As shown above, it is clear that the Courts, the AMF, the Chambre Financiere and the insurer don’t consider rebating and sharing of commission to be a big infraction except for Luc Deguire. Why?
To answer this question we must consider, how these policies were sold. Manulife needed to remove Deguire to get control of the Manulife policies sold by Deguire. Manulife had to do this or it was going to lose a lot of money. The difference between Deguire and Couture is how Deguire sold his policies.
Contrary to the lies made by the AMF, Deguire did not pay his client’s premium. This would be impossible. Let’s assume the premium for a client is $200,000 for $2,000,000 of insurance. Deguire’s total commission including bonus is $300,000. He decides to give the client $100,000 for buying the policy. He can’t give more than this as he has to pay tax on the $300,000. But he would tell the client to put another $200,000 in year 2 and they would reduce the death benefit to $200,000 at beginning of year 3.
Normally most insurers would apply surrender charges to this decrease in death benefit but not Manulife. Assuming the surrender charge are 2 times premium, they would be $400,000. With a normal insurer, decreasing the death benefit to $200,000 would trigger $380,000 of surrender charges wiping the cash values of the policy.
Not Manulife. So the client keeps his cash and is death benefit is now $200,000. The cost of insurance that was $20,000 is now reduced to $2000 and is covered by the interest earned on the cash value. At the end of 8 years when the surrender charge period is over, the policy is cancelled and the client gets all his cash back plus interest. So basically the insurance did not cost him a thing and on top of this he made $100,000 profit from the sharing of commission. The problem is for Manulife. The $2000 Cost of Insurance only permits Manulife to recover $30,000 of the commission of $300,000 it paid out. Manulife was aware of this because I warned Manulife that doing this was insane. Manulife ignored my warning because it wanted the sales even telling me that it expected agents to promote this feature but they expected them not to use it!
This is why Deguire had to go. Manulife was able to order the AMF to suspend Deguire for life allowing Manulife to take over the block. The first thing that Manulife did when it took the block over was to state, through Brian Woolley who had committed perjury in this affair to hide his actions, that whoever was now servicing Deguire policies could not make any changes to the policies including decreasing the face amount contrary to how it was sold by Deguire and contrary to the insurance contract. This was the final infraction as it is an infraction for an insurer to dictate to an agent to act against the best interest of a client and this was also a breach of contract.
It has been 5 years that I have been fighting for better regulations in the insurance industry.
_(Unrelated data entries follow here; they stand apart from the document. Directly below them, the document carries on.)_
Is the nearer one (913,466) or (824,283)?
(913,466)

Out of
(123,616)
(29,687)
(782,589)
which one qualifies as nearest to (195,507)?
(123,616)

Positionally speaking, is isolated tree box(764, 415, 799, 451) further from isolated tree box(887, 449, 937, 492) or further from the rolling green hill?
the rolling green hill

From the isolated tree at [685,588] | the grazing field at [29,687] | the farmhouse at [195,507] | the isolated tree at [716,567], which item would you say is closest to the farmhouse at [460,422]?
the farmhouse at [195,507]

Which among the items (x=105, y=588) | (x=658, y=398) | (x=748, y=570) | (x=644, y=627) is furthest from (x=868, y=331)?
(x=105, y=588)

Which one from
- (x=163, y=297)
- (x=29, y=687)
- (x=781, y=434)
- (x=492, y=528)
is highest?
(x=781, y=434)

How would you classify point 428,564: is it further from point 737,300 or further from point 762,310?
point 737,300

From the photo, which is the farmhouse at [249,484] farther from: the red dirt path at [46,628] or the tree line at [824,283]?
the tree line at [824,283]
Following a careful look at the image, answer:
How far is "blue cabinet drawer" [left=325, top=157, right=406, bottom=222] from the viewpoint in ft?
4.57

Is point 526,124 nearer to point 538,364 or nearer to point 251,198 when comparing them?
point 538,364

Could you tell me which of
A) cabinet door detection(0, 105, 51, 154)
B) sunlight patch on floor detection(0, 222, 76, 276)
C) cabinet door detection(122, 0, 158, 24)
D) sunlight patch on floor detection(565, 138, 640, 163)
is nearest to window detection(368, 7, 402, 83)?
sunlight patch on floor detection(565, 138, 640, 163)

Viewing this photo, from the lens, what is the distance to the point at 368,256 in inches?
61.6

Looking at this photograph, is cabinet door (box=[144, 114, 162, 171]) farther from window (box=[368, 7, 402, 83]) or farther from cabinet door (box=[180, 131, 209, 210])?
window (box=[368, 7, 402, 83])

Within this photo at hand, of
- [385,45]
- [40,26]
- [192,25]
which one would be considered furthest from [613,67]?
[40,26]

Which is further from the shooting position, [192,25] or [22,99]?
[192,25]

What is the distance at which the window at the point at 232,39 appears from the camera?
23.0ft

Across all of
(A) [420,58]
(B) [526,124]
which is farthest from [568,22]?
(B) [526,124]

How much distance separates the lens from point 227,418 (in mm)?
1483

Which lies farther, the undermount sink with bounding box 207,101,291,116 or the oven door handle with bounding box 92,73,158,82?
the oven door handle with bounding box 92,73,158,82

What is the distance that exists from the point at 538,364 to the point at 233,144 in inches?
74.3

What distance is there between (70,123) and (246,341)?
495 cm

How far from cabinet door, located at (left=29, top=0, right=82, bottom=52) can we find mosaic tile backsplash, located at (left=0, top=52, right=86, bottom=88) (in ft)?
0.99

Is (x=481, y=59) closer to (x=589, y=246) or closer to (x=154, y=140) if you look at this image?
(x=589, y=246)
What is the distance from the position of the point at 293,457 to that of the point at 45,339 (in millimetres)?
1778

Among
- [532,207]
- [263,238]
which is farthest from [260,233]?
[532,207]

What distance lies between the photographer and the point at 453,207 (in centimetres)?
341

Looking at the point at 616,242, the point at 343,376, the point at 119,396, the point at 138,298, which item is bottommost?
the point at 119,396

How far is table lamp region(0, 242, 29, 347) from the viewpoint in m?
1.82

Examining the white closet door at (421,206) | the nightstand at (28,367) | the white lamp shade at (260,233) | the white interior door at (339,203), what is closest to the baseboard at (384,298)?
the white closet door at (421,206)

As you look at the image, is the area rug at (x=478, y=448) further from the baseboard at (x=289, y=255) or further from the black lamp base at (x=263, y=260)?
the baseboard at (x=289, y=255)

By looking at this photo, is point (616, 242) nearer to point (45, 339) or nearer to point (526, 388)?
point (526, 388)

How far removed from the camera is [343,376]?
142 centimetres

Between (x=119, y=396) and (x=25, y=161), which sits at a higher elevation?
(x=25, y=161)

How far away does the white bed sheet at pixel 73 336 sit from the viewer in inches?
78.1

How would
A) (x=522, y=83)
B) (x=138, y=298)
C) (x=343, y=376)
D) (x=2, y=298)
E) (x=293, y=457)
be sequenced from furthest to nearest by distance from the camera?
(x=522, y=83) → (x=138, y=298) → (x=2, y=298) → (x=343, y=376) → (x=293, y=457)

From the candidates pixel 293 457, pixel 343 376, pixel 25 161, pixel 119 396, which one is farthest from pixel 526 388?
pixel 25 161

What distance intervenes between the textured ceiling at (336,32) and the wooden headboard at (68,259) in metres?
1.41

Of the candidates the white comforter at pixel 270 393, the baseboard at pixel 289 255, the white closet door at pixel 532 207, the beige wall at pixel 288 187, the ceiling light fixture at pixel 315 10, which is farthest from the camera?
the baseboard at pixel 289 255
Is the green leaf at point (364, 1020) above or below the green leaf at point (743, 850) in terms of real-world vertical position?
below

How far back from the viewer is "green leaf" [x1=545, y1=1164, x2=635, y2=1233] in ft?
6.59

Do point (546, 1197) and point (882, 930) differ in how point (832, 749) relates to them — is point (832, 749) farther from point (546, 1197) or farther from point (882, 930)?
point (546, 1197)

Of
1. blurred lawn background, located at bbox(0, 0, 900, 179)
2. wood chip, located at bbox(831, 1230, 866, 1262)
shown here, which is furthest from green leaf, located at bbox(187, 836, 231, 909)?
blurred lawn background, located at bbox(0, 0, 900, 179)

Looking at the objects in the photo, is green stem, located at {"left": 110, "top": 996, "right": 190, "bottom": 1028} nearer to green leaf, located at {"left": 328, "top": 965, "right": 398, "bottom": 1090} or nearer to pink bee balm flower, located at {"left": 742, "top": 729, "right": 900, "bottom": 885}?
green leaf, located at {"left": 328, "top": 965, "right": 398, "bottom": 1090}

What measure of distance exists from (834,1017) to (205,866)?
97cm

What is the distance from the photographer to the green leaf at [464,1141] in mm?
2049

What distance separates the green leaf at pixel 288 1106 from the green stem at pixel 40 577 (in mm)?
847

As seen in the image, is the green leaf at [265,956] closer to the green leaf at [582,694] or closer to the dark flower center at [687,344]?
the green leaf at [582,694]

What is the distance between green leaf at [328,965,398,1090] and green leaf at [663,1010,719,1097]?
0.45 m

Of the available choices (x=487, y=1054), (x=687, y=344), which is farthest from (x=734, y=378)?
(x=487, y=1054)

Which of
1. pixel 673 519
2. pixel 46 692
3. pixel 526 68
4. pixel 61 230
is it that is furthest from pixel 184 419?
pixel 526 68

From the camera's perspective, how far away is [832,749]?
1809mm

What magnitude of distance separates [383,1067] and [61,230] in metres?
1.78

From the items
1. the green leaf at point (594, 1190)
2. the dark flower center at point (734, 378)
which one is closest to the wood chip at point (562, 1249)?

My only win was the removal of the 10/8 concept and making orphan policies illegal in the province of Quebec. To my surprise, the other regulators in the other provinces have not made orphan policies illegal. To change the industry, I tried to use a gentle confrontational approach. I have not used what I know because I did not want to force changes through the destruction of careers. This did not work and this is about to change. The insurance industry is built upon a GODLIKE complex where we build advisors into industry GODS such as Bruce Etherington. I can tell you that what hides behind these so called GODS and I have to use this information to destroy the argument of Jim Ruta and friend that the insurance industry does not need more and better regulations, I will do it. So, insurance industry do yourself a favor! Do the right thing and start addressing the real problems such as 1) making orphan policies illegal, 2) make Universal illustrations real, 3) stop the illegal replacement of seg funds… because my patience is running out.